Our next witness is Mr. Hale Champion, who is before us to present the views of Governor Brown and I trust will feel free to let us have any thoughts that he might have on the subject as the director of finance of the State of California.

STATEMENT OF HALE CHAMPION, CALIFORNIA STATE DIRECTOR OF FINANCE, FOR EDMUND G. BROWN, GOVERNOR OF CALIFORNIA

Mr. CHAMPION. I will be glad to do that, Senator.

Mr. Chairman and members of the subcommittee, I appreciate the courtesy of your subcommittee to Gov. Edmund G. Brown of California in permitting me to appear here today on relatively short notice as his official representative. What I am about to read is his own statement on the subject of a constitutional amendment to provide for and control apportionment of State legislatures. This is the Governor's statement:

As Governor of California, which, as the most populous State, has almost 10 percent of the Nation's total population, I have special reason to appeal to you today.

California, just as each of the other 49 States, is unique and has unique problems. But because California is the largest of these unique units, its unique problems are larger. And since size inevitably results in complexity, those larger problems are extraordinarily complex. We are additionally confronted by a rate and constancy of immigration unmatched in human history, a growth that feeds and nourishes these complex problems.

When we come, as we have today, to one of the most difficult of these problems, legislative apportionment, we have still another factor with which to contend. The great range and variety of California's geography and the uneven, and often expensive mismatching of population and resources. Almost everything we need we have, but what is needed in the south is often available only in the north; what is required to build great coastal cities must come from the sparsely settled mountains, and even the deserts must slowly be converted into fertile valleys to provide enough food and fiber for all the other areas of California.

I do not intend to discuss all this in detail here today. I know that non-Californians are perhaps understandably less concerned about our great splendors and our lesser miseries than we ourselves. I have repeated these generalizations only because I think they are a necessary background for those who would like to understand how most Californians feel about the matter now before you.

What I have to say about apportionment is remarkably close to what Senator Kuchel has already told you, and I think that fact is significant. I am a Democrat, he is a Republican. In this instance, I believe we represent a great and stillgrowing consensus in California on what should be done as a result of the U.S. Supreme Court rulings on apportionment of State legislatures.

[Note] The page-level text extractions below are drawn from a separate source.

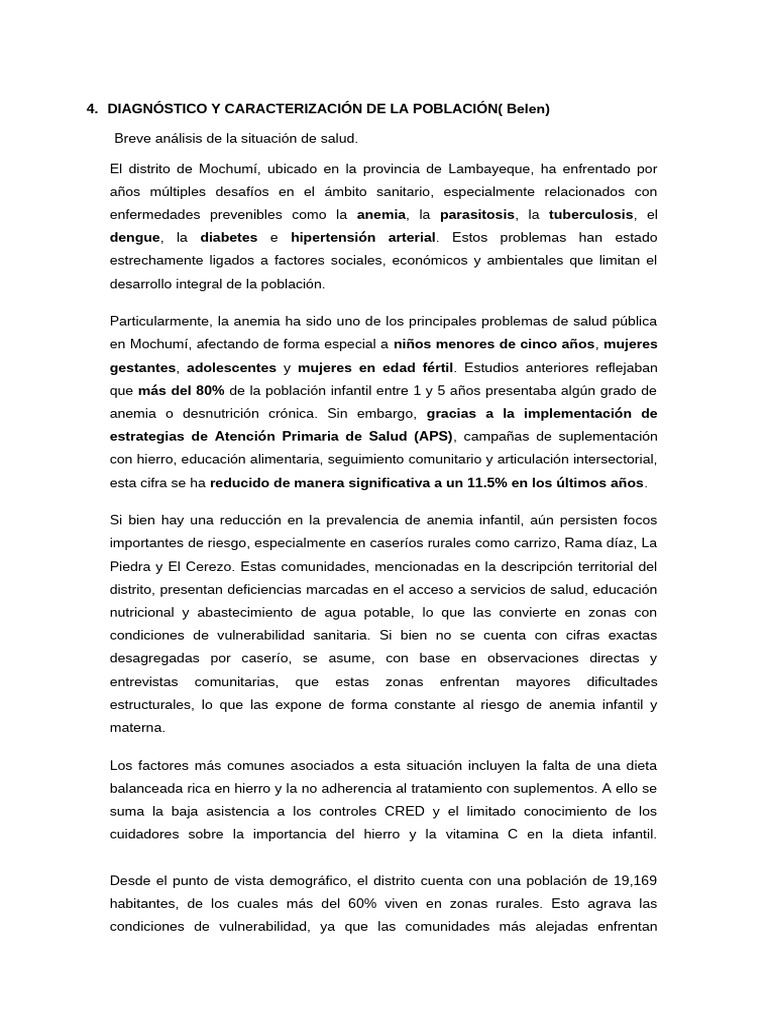 4. DIAGNÓSTICO Y CARACTERIZACIÓN DE LA POBLACIÓN( Belen)

Breve análisis de la situación de salud.

El distrito de Mochumí, ubicado en la provincia de Lambayeque, ha enfrentado por años múltiples desafíos en el ámbito sanitario, especialmente relacionados con enfermedades prevenibles como la anemia, la parasitosis, la tuberculosis, el dengue, la diabetes e hipertensión arterial. Estos problemas han estado estrechamente ligados a factores sociales, económicos y ambientales que limitan el desarrollo integral de la población.

Particularmente, la anemia ha sido uno de los principales problemas de salud pública en Mochumí, afectando de forma especial a niños menores de cinco años, mujeres gestantes, adolescentes y mujeres en edad fértil. Estudios anteriores reflejaban que más del 80% de la población infantil entre 1 y 5 años presentaba algún grado de anemia o desnutrición crónica. Sin embargo, gracias a la implementación de estrategias de Atención Primaria de Salud (APS), campañas de suplementación con hierro, educación alimentaria, seguimiento comunitario y articulación intersectorial, esta cifra se ha reducido de manera significativa a un 11.5% en los últimos años.

Si bien hay una reducción en la prevalencia de anemia infantil, aún persisten focos importantes de riesgo, especialmente en caseríos rurales como carrizo, Rama díaz, La Piedra y El Cerezo. Estas comunidades, mencionadas en la descripción territorial del distrito, presentan deficiencias marcadas en el acceso a servicios de salud, educación nutricional y abastecimiento de agua potable, lo que las convierte en zonas con condiciones de vulnerabilidad sanitaria. Si bien no se cuenta con cifras exactas desagregadas por caserío, se asume, con base en observaciones directas y entrevistas comunitarias, que estas zonas enfrentan mayores dificultades estructurales, lo que las expone de forma constante al riesgo de anemia infantil y materna.

Los factores más comunes asociados a esta situación incluyen la falta de una dieta balanceada rica en hierro y la no adherencia al tratamiento con suplementos. A ello se suma la baja asistencia a los controles CRED y el limitado conocimiento de los cuidadores sobre la importancia del hierro y la vitamina C en la dieta infantil.

Desde el punto de vista demográfico, el distrito cuenta con una población de 19,169 habitantes, de los cuales más del 60% viven en zonas rurales. Esto agrava las condiciones de vulnerabilidad, ya que las comunidades más alejadas enfrentan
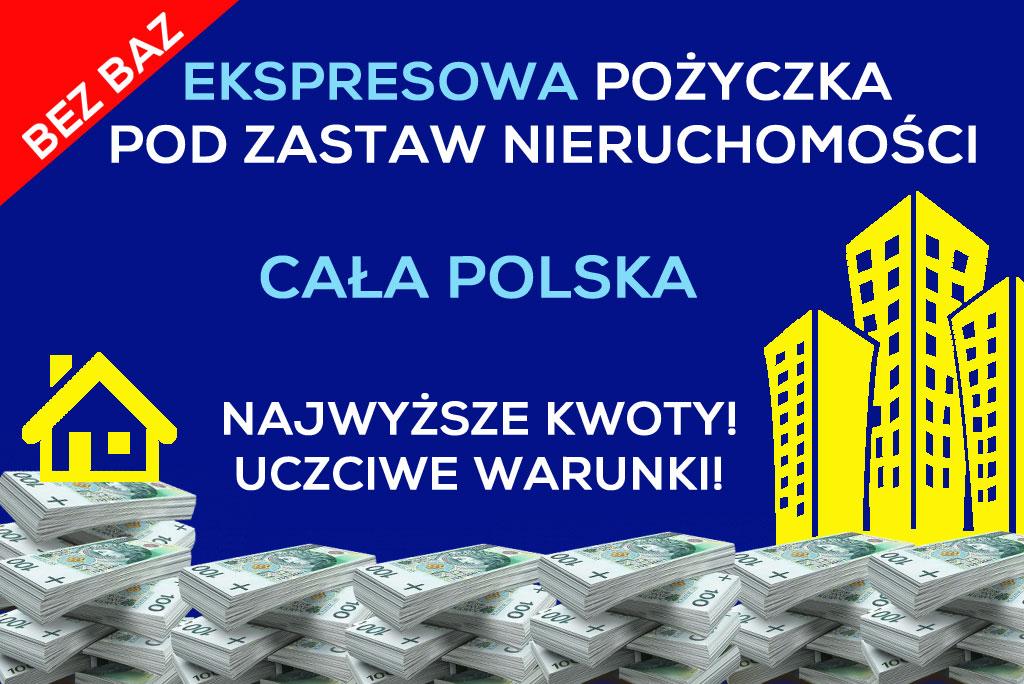 BEZ BAZ

EKSPRESOWA POŻYCZKA
POD ZASTAW NIERUCHOMOŚCI

CAŁA POLSKA

NAJWYŻSZE KWOTY!
UCZCIWE WARUNKI!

My recommendations are not all embodied in the proposed constitutional amendment you are now considering, but they could easily be fitted into that measure or any of a number of others. As Senator Kuchel did, I offer ways in which to make that measure acceptable-indeed highly desirable-to Californians. My recommendations are three in number, and I would stress that each bears with sufficient weight on the two others that, in my judgment they are not separable.

First, I would endorse the principle that each State be given a qualified right under a constitutional amendment to apportion one of two houses of its legislature without fully meeting the one-man-one-vote test now established by recent rulings of the U.S. Supreme Court.

Second, I would insist that one of the restrictive qualifications be that the people of each of the 50 States be given the opportunity long denied in many of the States to pass directly on questions of apportionment by initiative and referendum-an opportunity which Californians have both had and exercised on a number of occasions. That right should be reserved to the people of each State by the Federal Constitution as a condition precedent to apportionment of one of the two houses of any State without full adherence to the one-man-one-vote rule. Third, I would also restrict the use of this new constitutional privilege to States which could meet stringent requirements embodied in the same constitutional amendment requirements which would guarantee that the electorate of the State concerned was not limited by reason of sex, race, creed, color, economic status, or other comparably irrelevant factors.